**SHORT EXERCISE A:**
Quote the passage on transportation and the economy word for word, starting with "Economic Trends" and going on through "transportation is growing.".

**DOCUMENT EXCERPT:**

>>>

Chapter 4: Economic Characteristics of Passenger Travel and Tourism

Friday, September 9, 2016

Economic Trends

In 2014 transportation contributed 9.6 percent, or $1.66 trillion, to the Nation’s gross domestic product (GDP). Over the last two decades, the share of spending on transportation goods and services has remained relatively stable at about 9 to 10 percent of GDP. However, during the economic downturn in 2009, expenditures on transportation dropped below 9 percent of total GDP. Not only was there less spending and economic activity overall during this time period, but the share of total GDP spending increased for necessities, such as food and healthcare, while decreasing for transportation and nonessential goods and services. As the economy gradually improved after 2010, spending on transportation both as an amount of GDP and a share of GDP increased, showing that transportation is growing.

Figure 4-1 Percent of GDP by Spending Category: 1991–2014

Use of the Nation’s highways has generally grown over time but not as quickly as the economy as a whole. Overall, highway passenger vehicle-miles traveled (VMT) have steadily increased since 1990 before dropping during the recent economic recession. Between 1990 and the economy’s peak of 2006, GDP and passenger VMT grew an average of 3.9 and 2.9 percent per year, respectively. When the economy slowed in 2007, discretionary travel on highways diminished, contributing to a 1.8 percent drop in passenger VMT (between 2007 and 2008). After 2009 the economy began a period of slow recovery, with passenger VMT remaining relatively unchanged until 2011. Since 2012 both the economy and highway passenger travel grew, showing the largest year-over-year increases in both GDP and passenger VMT since the recession that began in 2007 (GDP grew 2.4 percent and VMT grew 1.2 percent between 2013 and 2014).

<<<

**SHORT EXERCISE B:**
Print the rows below verbatim, starting with the line with "Which cups are" and going on through the line with "[283,615,321,631]".

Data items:
>>>

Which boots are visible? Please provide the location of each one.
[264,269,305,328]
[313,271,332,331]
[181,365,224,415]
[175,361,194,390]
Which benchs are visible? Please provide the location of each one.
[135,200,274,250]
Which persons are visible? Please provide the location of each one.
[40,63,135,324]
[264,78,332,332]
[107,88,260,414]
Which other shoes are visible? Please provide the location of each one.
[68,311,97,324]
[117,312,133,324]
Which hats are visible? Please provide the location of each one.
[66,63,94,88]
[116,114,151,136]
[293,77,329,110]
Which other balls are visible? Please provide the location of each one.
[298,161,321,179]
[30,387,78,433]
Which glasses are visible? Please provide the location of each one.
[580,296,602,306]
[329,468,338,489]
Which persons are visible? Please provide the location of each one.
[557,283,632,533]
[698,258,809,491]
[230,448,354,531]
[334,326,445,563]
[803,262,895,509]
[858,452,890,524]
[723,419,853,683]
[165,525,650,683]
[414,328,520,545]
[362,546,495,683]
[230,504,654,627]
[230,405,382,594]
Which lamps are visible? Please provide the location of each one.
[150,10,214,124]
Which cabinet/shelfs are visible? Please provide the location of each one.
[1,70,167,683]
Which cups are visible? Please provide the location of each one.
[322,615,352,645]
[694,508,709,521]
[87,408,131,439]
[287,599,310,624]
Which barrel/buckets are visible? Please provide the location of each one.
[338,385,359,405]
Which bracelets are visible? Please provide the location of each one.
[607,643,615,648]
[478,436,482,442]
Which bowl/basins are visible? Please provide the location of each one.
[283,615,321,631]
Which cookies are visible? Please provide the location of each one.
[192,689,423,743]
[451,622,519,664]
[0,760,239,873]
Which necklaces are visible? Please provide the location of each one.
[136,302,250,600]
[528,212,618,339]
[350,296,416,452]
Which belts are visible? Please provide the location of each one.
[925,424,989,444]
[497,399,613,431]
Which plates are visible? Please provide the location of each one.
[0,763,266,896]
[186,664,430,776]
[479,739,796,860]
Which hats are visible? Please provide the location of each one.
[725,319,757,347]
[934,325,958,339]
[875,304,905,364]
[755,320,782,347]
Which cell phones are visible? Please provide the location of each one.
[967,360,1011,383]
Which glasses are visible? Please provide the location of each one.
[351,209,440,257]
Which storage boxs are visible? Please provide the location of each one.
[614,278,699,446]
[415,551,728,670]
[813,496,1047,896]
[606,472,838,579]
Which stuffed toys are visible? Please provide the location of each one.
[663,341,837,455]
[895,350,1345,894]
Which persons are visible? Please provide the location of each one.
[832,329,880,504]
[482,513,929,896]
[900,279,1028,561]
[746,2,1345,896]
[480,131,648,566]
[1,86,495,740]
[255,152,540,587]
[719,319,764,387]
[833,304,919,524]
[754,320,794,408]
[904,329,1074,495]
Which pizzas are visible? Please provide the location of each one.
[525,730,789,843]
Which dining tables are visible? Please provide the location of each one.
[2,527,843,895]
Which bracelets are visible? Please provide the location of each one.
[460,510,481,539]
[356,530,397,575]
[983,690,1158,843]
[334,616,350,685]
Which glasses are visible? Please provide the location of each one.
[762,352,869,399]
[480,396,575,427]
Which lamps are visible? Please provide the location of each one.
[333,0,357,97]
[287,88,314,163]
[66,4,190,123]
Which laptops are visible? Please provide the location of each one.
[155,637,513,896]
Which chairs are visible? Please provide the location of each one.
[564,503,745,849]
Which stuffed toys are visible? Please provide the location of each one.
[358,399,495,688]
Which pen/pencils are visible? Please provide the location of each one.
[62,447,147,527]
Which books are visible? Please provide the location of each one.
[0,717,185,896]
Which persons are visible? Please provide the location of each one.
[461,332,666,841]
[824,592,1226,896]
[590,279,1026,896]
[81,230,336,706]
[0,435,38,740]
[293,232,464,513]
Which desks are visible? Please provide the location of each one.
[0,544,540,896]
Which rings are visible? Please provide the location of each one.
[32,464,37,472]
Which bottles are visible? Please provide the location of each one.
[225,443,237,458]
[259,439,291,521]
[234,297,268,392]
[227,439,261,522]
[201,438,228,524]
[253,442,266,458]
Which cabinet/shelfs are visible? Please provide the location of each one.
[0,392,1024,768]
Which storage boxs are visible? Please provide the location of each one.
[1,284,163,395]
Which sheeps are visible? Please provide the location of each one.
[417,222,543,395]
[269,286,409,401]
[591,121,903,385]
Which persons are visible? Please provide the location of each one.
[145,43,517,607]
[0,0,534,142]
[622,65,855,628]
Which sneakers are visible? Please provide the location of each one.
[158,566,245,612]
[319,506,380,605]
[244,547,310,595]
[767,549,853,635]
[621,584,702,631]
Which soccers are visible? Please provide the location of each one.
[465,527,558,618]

<<<

**EXERCISE ANSWER A:**
Economic Trends

In 2014 transportation contributed 9.6 percent, or $1.66 trillion, to the Nation’s gross domestic product (GDP). Over the last two decades, the share of spending on transportation goods and services has remained relatively stable at about 9 to 10 percent of GDP. However, during the economic downturn in 2009, expenditures on transportation dropped below 9 percent of total GDP. Not only was there less spending and economic activity overall during this time period, but the share of total GDP spending increased for necessities, such as food and healthcare, while decreasing for transportation and nonessential goods and services. As the economy gradually improved after 2010, spending on transportation both as an amount of GDP and a share of GDP increased, showing that transportation is growing.

**EXERCISE ANSWER B:**
Which cups are visible? Please provide the location of each one.
[322,615,352,645]
[694,508,709,521]
[87,408,131,439]
[287,599,310,624]
Which barrel/buckets are visible? Please provide the location of each one.
[338,385,359,405]
Which bracelets are visible? Please provide the location of each one.
[607,643,615,648]
[478,436,482,442]
Which bowl/basins are visible? Please provide the location of each one.
[283,615,321,631]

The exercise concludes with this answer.